The eurozone’s overall inflation is 8.5%, well above the central bank’s target of 2%.

“The heightened level of uncertainty reinforces the importance of a data-dependent approach to the Governing Council’s policy rate decisions, which will be determined by its assessment of the inflation outlook in light of incoming economic and financial data, the dynamics of underlying inflation, and the strength of monetary policy transmission,” the ECB said in its decision.

Read more here.

– Jenny Reid

Bank of America, Wells Fargo among the biggest contributors to the $30 billion First Republic deposit plan

The potential stake in First Republic being discussed by major US banks has grown to $30 billion, reports CNBC’s David Faber.

The largest contributions would come from Bank of America, Wells Fargo, Citigroup and JPMorgan Chase at around $5 billion apiece. Morgan Stanley and Goldman Sachs will put in about $2.5 billion each, the sources said. Truist, PNC, US Bancorp, State Street and Bank of New York will put in about $1 billion each.

-Jesse Pound

Big Tech stocks lift the market higher

Big Tech stocks climbed higher on Thursday, shrugging off fears of the spreading banking crisis. Amazon shares rose 3.3%, while Google’s parent Alphabet jumped 3%. apple, Meta and Netflix also traded higher.

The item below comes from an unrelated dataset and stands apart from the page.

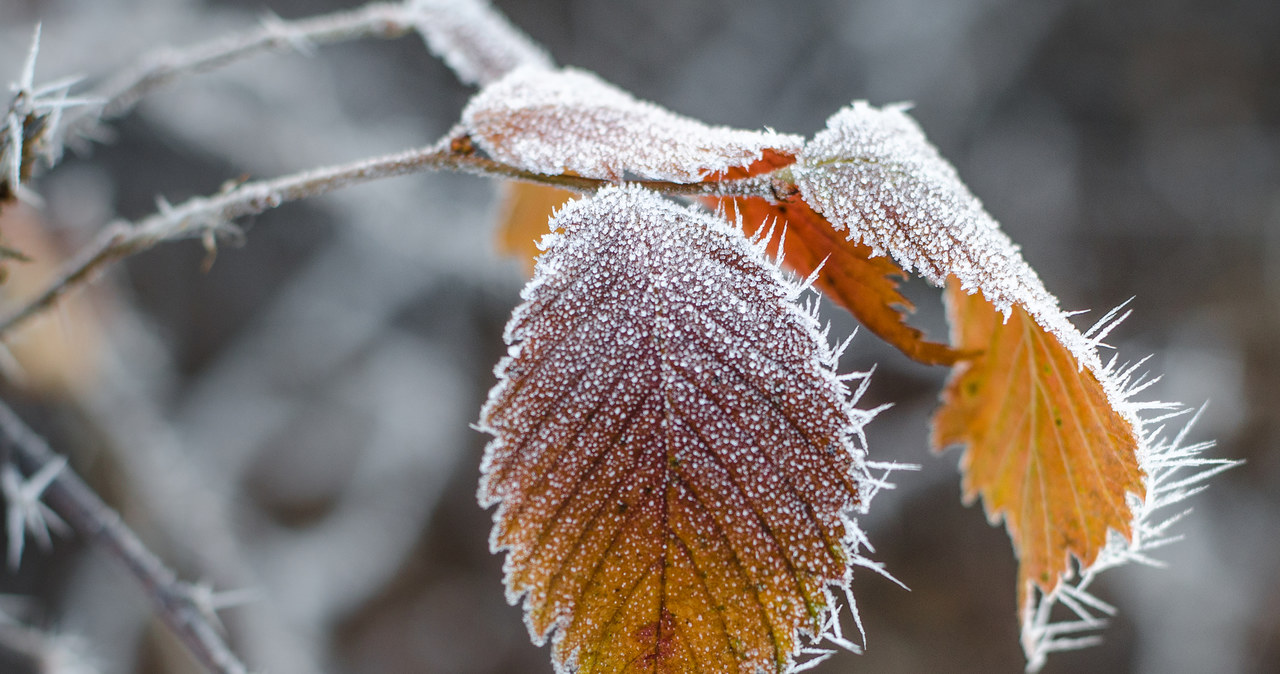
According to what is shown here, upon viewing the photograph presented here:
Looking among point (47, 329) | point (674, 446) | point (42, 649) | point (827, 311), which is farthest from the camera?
point (827, 311)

Strength in technology heavyweights pushed the major stock averages into the green in morning trading. Investors may flock to Big Tech to embrace their megacap safety, betting that the current turmoil will keep the Fed from raising interest rates, benefiting the growth names.

– Yun Li

Goldman says problems in banks increase the chances of a recession

The turmoil in the banking industry puts the US economy at greater risk of a recession, according to Goldman Sachs.

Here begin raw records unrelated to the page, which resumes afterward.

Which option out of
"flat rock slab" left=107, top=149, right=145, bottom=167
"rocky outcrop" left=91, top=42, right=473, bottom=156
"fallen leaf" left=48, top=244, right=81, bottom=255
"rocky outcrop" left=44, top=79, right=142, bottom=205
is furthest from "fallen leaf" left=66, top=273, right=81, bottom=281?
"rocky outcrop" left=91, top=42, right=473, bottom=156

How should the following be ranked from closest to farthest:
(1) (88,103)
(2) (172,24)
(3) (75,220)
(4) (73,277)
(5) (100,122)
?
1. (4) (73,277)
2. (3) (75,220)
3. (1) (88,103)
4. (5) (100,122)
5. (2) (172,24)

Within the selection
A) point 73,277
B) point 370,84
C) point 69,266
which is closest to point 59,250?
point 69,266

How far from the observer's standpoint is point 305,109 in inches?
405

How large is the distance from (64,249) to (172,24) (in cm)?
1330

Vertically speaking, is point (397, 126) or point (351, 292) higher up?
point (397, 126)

The Wall Street firm raised the probability of a contraction in the next 12 months to 35%, an increase of 10 percentage points, “reflecting increased near-term uncertainty about the economic effects of stress in small banks,” said Goldman economist Manuel Abecasis in a client note Wednesday night.

Regional bank shares took a beating against Thursday. The SPDR S&P Regional Banking ETF fell 3.7% in early trade.

-Jeff Cox

A group of institutions in talks to put about $20 billion into First Republic, sources say

Sources told CNBC’s David Faber that a group of financial institutions — including Goldman Sachs, Citigroup and JPMorgan Chase — is in talks to put about $20 billion into First Republic.

The news will come later First RepublicShares have been hammered in recent days, triggered by the collapse of Silicon Valley Bank last Friday and Signature Bank over the weekend.

Shares in First Republic fell more than 30% earlier in the day. In early afternoon trading, however, the stock was down just 3.3% before being halted due to volatility.